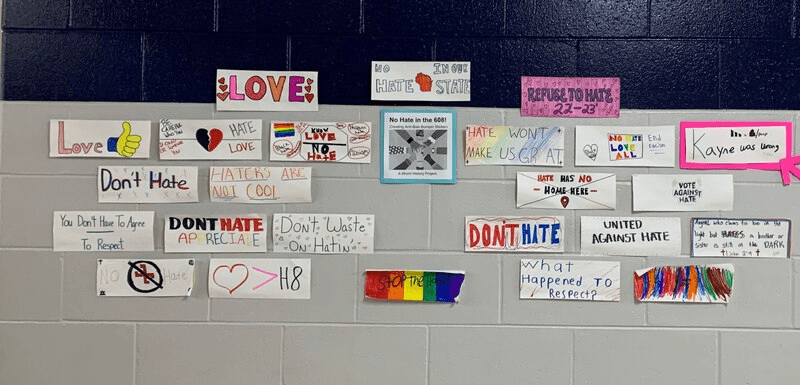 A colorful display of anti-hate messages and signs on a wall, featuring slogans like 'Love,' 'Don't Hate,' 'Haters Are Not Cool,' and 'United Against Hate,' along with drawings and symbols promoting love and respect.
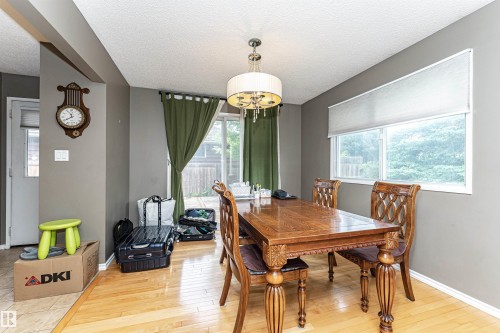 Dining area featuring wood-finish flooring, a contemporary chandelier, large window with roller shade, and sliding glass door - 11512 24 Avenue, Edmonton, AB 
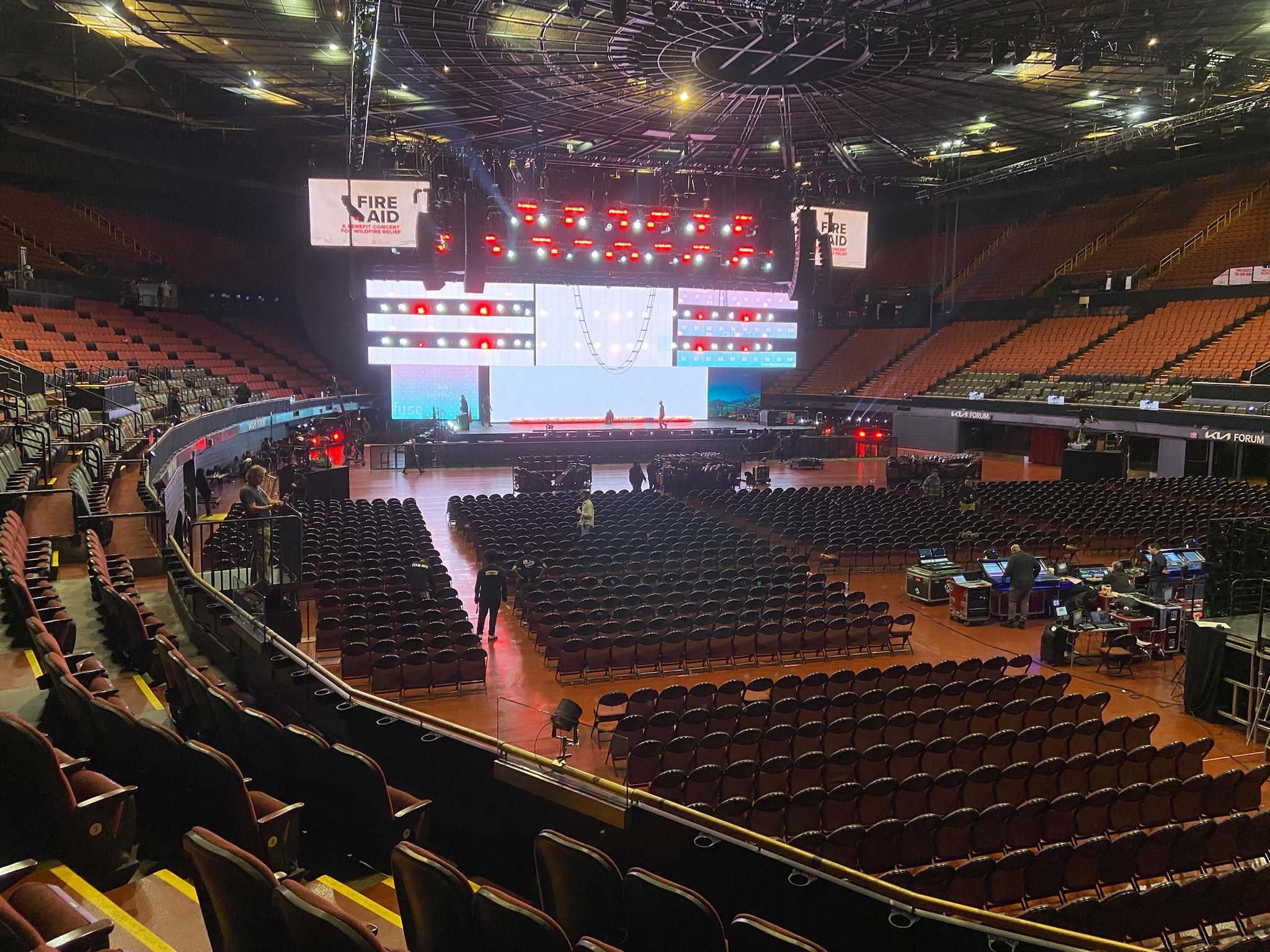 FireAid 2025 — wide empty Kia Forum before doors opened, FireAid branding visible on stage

· · ·

▶ Task instructions
The listing is to be reproduced in full and exactly, except that its pictures are to be dropped.

▶ Solution to the exercise
 A colorful display of anti-hate messages and signs on a wall, featuring slogans like 'Love,' 'Don't Hate,' 'Haters Are Not Cool,' and 'United Against Hate,' along with drawings and symbols promoting love and respect.
 Dining area featuring wood-finish flooring, a contemporary chandelier, large window with roller shade, and sliding glass door - 11512 24 Avenue, Edmonton, AB 
 FireAid 2025 — wide empty Kia Forum before doors opened, FireAid branding visible on stage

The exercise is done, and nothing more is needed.